Text provided:
The stakes are increased by the content of the scene: if the soldiers do not play, they will be shot by the guards or put in ‘the pit’ – a submerged bamboo tiger cage, filled with rats and the corpses of the unfortunate players.
#6: Show, Don’t Tell
- What is their visible goal?
- How can the action be shown visually? Use dialogue sparingly.
- Whose POV is it from?
- How can character be shown?
In The Deer Hunter, Michael’s character possesses the traits of bravery, self-control, leadership, and the ability to improvise and think quickly in emergencies. His heroic actions move and inspire us during the Russian roulette sequence, as he shows:
- bravery in the face of death, mocking his captors
- leadership through his calming and reassuring dialogue as he consoles his traumatised friend, Stevie
- self-control in resisting the urge to fight his captors, using patience to outsmart them
- quick-thinking, with the ability to improvise, by getting another 3 bullets in the gun, which he uses to kill their captors.
We know these things to be true, not because someone tells us, but because we see him exhibit these qualities through his actions and dialogue.
#7: Cause and Effect
- How will the character have changed by the end of this scene?
- Does this scene influence the overall character arc?
- How can I build drama, action by action, line by line?
In a well-written screenplay, every sequence, every scene, traces back to the initial moment our main character decided to go on their quest. Furthermore, each scene has been integral as far as getting them to this very moment. David Mamet tells us,
“It’s possible to structure a drama so that the supposed arbitrary incidents are related back to the first cause.”
Cause and Effect in The Deer Hunter
Before leaving home for Vietnam, Michael was an avid hunter.
Upon returning to Pennsylvania, Michael is a changed man. The trauma of war has removed any desire in him for bloodsport. As a result, he chooses to let the deer go, intentionally missing his shot.
Michael returns to Vietnam because of the words spoken by his friend, Nicky, in a much earlier scene. Before deployment, Nicky asks:
“If anything happens, Mike, you don’t – don’t leave me over there. You got, you gotta… Just don’t leave me. You gotta promise me that, Mike.”
In the final act, Michael’s decision to return to Vietnam is predicated on this promise. The effects of the later scenes trace causally back to the earlier scenes in the narrative. Everything is connected.
By the same token, the words that characters use can have profound meaning with a cause and effect relationship between scenes.
In Act I, the two friends prepare for a hunting trip. Mike complains about how nobody ever listens to him when he tells them:
“…a deer has to be taken with one shot. I try to tell people that, they don’t listen.”

Given records:

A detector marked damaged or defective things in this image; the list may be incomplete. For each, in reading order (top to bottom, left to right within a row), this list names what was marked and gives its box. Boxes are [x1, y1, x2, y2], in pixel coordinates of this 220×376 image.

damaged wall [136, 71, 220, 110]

--

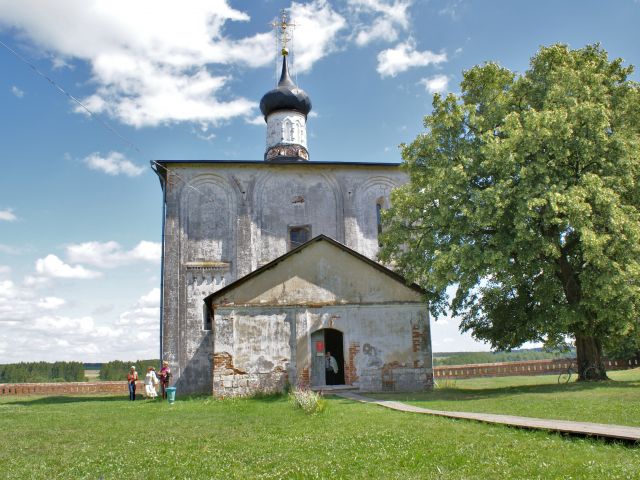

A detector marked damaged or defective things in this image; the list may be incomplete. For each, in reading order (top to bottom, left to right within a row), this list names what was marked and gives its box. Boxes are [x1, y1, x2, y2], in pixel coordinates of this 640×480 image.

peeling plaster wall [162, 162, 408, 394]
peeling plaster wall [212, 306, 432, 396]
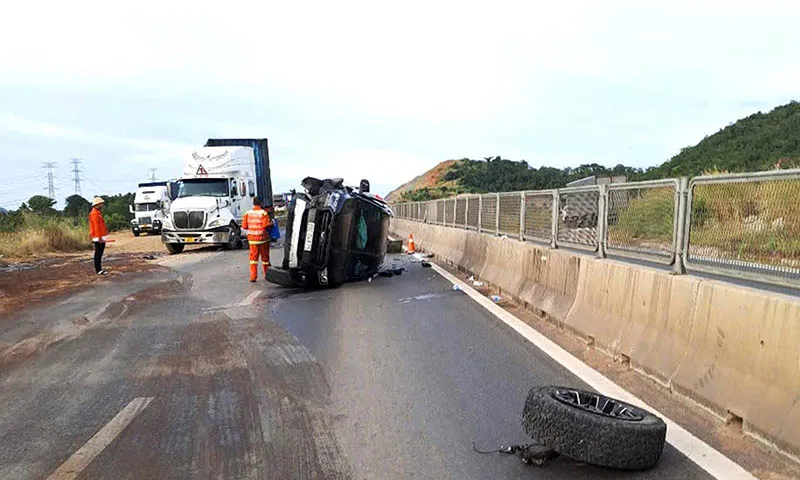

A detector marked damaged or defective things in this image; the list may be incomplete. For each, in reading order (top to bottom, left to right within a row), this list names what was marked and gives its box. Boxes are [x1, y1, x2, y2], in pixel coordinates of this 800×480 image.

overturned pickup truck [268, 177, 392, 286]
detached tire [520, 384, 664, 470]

...

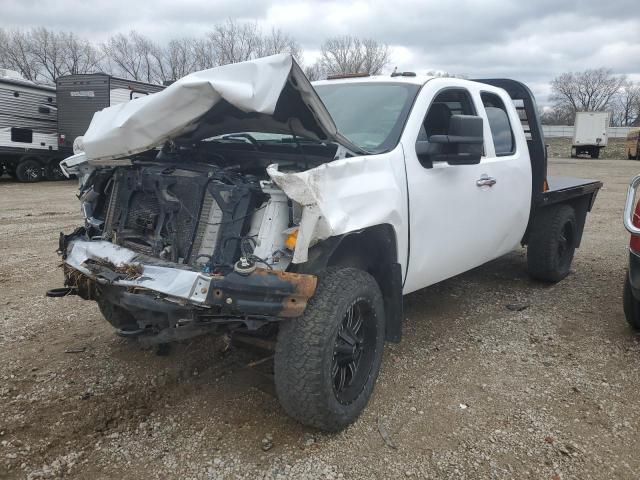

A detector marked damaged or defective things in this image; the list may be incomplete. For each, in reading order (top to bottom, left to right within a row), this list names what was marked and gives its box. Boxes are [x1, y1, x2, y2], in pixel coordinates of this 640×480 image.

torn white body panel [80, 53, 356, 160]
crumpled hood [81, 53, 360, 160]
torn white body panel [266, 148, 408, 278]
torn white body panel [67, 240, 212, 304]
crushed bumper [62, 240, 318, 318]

What to work on:
1. Write out the part of the screenwriting text starting with "- How can character" and going on through "of this scene?".
2. From the listing, give again the lines starting with the line with "this 220×376 image." and going on through the line with "damaged wall [136, 71, 220, 110]", both included, and nothing else.

Answers given:
1.
- How can character be shown?
In The Deer Hunter, Michael’s character possesses the traits of bravery, self-control, leadership, and the ability to improvise and think quickly in emergencies. His heroic actions move and inspire us during the Russian roulette sequence, as he shows:
- bravery in the face of death, mocking his captors
- leadership through his calming and reassuring dialogue as he consoles his traumatised friend, Stevie
- self-control in resisting the urge to fight his captors, using patience to outsmart them
- quick-thinking, with the ability to improvise, by getting another 3 bullets in the gun, which he uses to kill their captors.
We know these things to be true, not because someone tells us, but because we see him exhibit these qualities through his actions and dialogue.
#7: Cause and Effect
- How will the character have changed by the end of this scene?

2.
A detector marked damaged or defective things in this image; the list may be incomplete. For each, in reading order (top to bottom, left to right within a row), this list names what was marked and gives its box. Boxes are [x1, y1, x2, y2], in pixel coordinates of this 220×376 image.

damaged wall [136, 71, 220, 110]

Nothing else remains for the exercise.